• **Problem requirements**
Can you swap "focal lengths" for "focal distances" throughout all the records below and return every line otherwise unchanged?
+++ Exercise input +++
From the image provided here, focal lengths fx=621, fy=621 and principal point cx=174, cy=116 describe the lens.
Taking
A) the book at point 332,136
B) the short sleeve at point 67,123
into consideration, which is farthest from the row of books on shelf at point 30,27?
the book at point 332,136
+++
• **Solution to this exercise**
From the image provided here, focal distances fx=621, fy=621 and principal point cx=174, cy=116 describe the lens.
Taking
A) the book at point 332,136
B) the short sleeve at point 67,123
into consideration, which is farthest from the row of books on shelf at point 30,27?
the book at point 332,136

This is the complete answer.